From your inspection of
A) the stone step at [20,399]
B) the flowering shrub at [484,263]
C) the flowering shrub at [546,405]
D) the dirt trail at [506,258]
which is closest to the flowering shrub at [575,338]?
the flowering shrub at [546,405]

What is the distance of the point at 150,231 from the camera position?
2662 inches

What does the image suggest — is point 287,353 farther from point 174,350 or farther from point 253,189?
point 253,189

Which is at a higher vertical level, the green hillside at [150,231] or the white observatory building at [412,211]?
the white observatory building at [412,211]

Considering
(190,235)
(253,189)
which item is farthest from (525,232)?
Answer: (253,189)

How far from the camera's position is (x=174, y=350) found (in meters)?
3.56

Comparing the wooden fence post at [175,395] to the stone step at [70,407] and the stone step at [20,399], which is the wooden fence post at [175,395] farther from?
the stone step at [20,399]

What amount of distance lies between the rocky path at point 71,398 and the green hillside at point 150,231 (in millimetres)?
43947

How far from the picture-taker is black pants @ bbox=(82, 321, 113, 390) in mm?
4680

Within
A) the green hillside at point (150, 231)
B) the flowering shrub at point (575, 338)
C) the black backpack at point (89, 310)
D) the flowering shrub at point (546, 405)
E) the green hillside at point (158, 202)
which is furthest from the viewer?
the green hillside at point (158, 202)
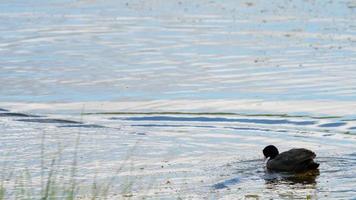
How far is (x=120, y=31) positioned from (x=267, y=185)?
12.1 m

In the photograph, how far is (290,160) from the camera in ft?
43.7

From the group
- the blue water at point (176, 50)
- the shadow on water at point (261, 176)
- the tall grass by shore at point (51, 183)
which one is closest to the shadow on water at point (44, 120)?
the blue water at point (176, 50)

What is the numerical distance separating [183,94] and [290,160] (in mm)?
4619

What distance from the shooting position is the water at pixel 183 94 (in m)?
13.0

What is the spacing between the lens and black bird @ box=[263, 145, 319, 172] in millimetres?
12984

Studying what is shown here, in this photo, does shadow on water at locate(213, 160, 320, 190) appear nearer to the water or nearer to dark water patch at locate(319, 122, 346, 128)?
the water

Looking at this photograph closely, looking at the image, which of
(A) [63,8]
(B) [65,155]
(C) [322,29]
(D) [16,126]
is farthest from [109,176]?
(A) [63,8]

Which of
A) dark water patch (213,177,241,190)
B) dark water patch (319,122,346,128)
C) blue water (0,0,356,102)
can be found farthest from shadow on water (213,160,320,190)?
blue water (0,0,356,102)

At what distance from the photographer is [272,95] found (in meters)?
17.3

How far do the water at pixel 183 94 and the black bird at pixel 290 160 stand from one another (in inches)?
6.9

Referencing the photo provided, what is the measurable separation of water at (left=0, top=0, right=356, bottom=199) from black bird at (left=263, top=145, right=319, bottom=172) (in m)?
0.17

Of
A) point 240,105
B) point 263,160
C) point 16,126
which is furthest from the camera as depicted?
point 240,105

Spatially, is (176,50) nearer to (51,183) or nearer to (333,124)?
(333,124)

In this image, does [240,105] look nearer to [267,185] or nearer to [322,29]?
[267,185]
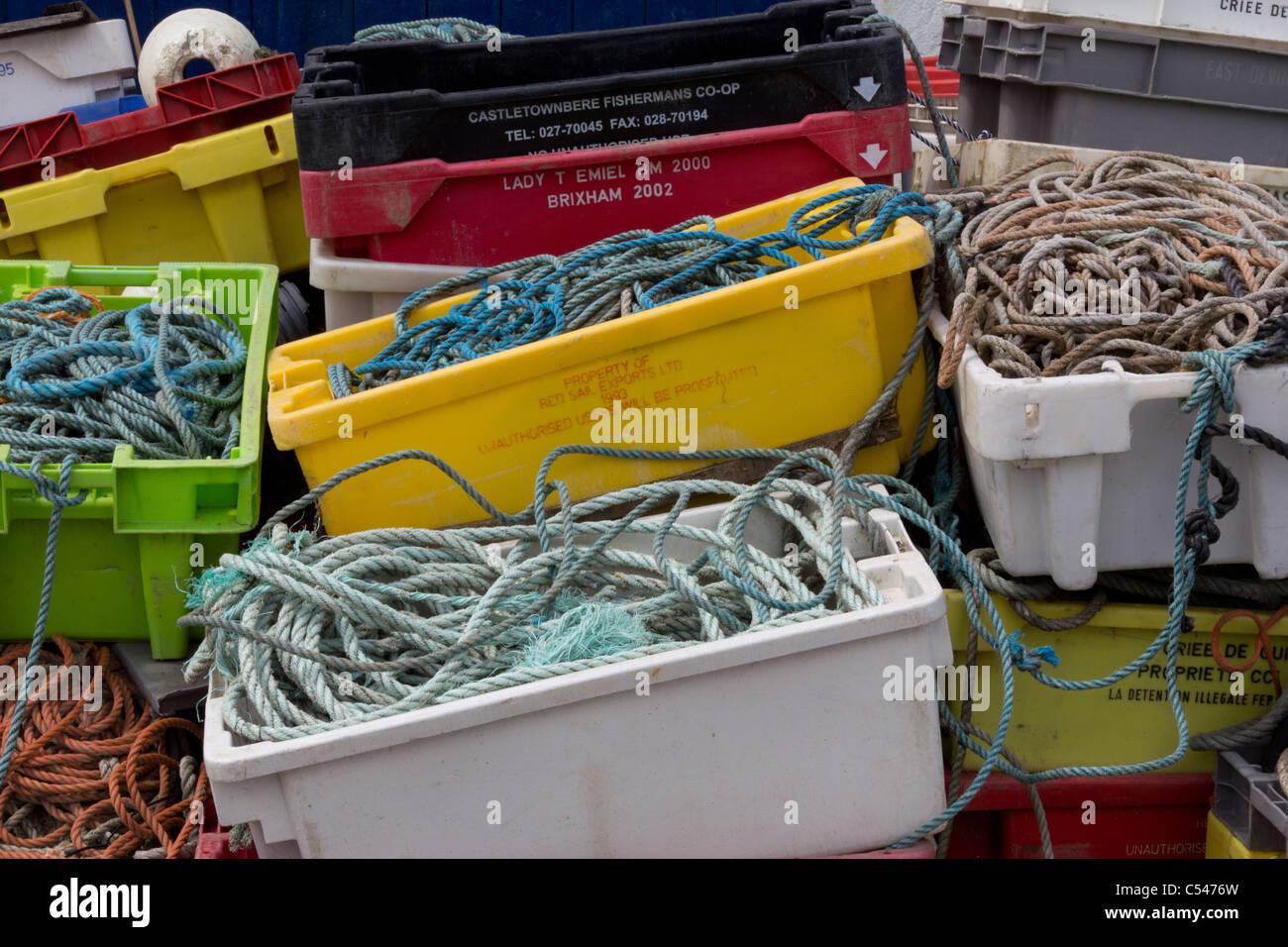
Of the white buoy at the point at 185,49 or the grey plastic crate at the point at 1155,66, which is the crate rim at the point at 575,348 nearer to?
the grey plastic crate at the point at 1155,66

● ● ● ● ● ● ●

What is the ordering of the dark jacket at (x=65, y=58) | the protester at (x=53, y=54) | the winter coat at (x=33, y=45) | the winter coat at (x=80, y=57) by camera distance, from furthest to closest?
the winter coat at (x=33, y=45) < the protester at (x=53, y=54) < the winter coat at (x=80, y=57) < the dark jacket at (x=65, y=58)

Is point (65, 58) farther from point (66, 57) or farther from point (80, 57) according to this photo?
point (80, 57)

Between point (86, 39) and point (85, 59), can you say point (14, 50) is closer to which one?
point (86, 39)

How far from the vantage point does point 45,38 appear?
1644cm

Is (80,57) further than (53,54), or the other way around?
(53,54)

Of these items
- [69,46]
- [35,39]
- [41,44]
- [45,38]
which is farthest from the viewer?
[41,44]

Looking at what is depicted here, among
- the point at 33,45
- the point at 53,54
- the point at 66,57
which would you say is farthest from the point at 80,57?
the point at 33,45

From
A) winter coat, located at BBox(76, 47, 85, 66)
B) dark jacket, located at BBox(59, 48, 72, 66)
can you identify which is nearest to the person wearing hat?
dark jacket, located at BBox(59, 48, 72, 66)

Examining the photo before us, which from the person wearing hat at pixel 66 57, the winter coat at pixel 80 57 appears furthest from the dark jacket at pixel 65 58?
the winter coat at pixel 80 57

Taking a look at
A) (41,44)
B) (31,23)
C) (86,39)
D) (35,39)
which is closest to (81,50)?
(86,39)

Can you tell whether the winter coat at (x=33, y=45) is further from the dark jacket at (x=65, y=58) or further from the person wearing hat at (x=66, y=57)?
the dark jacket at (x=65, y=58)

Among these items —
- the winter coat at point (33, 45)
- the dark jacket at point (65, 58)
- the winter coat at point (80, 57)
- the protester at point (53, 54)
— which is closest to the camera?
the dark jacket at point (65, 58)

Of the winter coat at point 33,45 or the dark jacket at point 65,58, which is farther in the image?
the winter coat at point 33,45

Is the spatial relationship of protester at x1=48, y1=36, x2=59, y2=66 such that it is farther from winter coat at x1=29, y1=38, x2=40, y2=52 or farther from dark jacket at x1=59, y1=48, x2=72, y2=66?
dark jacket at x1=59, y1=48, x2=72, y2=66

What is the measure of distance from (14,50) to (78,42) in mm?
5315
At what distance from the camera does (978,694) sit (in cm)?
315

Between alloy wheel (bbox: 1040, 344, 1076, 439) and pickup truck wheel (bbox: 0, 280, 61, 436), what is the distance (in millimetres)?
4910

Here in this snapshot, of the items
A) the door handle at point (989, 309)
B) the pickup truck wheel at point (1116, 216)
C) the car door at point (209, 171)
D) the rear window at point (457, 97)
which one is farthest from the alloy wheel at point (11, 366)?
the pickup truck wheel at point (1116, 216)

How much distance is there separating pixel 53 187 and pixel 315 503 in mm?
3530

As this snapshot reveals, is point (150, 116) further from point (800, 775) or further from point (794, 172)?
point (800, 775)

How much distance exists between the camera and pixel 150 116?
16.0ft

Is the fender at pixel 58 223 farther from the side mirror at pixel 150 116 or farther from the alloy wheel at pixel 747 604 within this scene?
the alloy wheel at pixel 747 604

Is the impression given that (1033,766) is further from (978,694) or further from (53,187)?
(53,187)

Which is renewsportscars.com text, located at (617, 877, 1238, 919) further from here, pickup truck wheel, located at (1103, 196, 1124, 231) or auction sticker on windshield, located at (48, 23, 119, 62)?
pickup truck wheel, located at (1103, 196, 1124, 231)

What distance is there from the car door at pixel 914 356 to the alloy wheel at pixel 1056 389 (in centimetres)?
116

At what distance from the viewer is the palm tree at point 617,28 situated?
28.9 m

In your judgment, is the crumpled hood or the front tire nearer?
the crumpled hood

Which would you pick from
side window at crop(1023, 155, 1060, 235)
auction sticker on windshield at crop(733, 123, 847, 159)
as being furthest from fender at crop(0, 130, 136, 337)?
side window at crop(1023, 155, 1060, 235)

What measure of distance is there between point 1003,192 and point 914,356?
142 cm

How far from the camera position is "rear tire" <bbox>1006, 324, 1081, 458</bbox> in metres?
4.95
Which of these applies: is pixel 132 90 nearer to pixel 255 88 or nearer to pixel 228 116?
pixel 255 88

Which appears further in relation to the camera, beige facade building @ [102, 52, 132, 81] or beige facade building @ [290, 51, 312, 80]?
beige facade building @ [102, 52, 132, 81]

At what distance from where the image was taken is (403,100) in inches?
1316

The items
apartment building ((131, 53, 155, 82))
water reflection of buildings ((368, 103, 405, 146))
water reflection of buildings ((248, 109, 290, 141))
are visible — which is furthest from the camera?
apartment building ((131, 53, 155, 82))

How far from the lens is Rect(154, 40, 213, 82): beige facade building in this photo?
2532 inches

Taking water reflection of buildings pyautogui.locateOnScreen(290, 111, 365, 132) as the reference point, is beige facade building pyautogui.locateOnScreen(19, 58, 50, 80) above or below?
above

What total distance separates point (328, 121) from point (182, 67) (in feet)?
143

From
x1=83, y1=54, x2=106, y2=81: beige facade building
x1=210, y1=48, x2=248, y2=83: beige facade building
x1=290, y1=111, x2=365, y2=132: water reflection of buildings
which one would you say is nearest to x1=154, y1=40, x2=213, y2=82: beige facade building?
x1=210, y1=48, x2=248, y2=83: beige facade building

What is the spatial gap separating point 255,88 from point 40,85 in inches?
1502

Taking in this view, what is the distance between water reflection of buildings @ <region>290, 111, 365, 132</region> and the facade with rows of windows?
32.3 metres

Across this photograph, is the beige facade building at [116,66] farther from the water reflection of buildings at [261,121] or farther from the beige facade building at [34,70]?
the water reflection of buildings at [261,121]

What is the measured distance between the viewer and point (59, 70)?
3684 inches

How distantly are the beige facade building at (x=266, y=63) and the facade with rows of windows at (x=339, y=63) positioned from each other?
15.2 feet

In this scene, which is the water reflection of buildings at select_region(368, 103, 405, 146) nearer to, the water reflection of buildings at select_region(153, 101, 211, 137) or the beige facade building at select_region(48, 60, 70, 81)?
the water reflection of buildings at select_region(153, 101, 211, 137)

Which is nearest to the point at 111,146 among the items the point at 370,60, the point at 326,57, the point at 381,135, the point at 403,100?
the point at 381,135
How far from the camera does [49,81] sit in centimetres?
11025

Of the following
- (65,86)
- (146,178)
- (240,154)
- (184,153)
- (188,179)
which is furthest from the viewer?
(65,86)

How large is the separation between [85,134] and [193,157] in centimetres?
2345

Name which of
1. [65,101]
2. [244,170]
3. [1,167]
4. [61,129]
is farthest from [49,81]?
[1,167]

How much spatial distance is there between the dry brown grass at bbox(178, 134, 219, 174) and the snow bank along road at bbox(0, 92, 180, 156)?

● ● ● ● ● ● ●

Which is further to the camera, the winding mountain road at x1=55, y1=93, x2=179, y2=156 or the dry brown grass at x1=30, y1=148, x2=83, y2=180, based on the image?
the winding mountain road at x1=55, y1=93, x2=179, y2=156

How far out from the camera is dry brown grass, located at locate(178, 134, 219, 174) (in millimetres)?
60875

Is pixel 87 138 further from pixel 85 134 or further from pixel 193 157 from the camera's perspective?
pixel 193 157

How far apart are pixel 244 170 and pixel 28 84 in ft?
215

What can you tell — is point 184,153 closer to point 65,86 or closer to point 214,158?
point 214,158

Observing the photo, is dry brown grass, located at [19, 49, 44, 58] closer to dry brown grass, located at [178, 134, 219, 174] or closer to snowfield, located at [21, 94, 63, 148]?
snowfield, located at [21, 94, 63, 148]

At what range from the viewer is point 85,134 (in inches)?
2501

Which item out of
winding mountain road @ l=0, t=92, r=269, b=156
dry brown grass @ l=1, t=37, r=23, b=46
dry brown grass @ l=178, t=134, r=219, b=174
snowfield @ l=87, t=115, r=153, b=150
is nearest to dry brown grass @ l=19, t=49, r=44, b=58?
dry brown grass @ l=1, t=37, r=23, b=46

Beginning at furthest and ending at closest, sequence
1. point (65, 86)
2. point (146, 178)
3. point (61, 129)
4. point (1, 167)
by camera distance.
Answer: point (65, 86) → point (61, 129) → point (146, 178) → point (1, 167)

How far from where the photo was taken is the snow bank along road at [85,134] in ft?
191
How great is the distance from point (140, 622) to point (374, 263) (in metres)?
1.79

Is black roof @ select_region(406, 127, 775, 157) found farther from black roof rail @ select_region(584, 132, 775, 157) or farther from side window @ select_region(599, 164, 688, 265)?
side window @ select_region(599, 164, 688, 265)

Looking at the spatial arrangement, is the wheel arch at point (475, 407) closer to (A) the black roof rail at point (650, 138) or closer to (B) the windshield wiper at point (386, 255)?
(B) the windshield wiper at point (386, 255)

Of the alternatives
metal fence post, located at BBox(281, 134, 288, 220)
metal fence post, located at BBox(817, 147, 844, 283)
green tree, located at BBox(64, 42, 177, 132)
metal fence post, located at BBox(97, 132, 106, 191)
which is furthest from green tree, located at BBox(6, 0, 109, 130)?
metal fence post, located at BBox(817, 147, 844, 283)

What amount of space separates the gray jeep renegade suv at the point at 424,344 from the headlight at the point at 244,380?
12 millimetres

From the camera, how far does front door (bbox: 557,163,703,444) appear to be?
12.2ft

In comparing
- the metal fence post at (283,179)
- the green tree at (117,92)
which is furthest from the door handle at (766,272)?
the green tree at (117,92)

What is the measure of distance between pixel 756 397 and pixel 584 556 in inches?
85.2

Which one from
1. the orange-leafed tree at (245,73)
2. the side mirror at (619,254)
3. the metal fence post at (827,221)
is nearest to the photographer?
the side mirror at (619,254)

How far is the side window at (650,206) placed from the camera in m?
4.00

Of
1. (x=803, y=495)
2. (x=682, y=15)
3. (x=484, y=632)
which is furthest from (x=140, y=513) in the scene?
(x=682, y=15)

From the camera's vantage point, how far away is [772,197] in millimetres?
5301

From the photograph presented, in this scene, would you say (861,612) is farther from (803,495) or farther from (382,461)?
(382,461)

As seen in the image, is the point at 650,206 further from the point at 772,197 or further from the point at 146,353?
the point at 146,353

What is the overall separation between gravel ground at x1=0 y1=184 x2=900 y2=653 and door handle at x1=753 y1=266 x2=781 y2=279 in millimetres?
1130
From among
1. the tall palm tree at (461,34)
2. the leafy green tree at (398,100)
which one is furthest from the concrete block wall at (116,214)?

● ● ● ● ● ● ●

SHORT TASK:
Please copy out again the part of the records that opens with the line containing "How large is" and closes with the line containing "How much spatial", both lines included, raising every number in the answers (distances and coordinates alike) by 113. Leave all other text as it stands.

SOLUTION TO THIS TASK:
How large is the separation between [85,134] and [193,157] in centimetres?
2458

Name which of
1. [65,101]
2. [244,170]
3. [1,167]
4. [61,129]
is farthest from [49,81]?
[114,280]

How much spatial distance is there between the dry brown grass at bbox(178, 134, 219, 174) and the snow bank along road at bbox(0, 92, 180, 156)?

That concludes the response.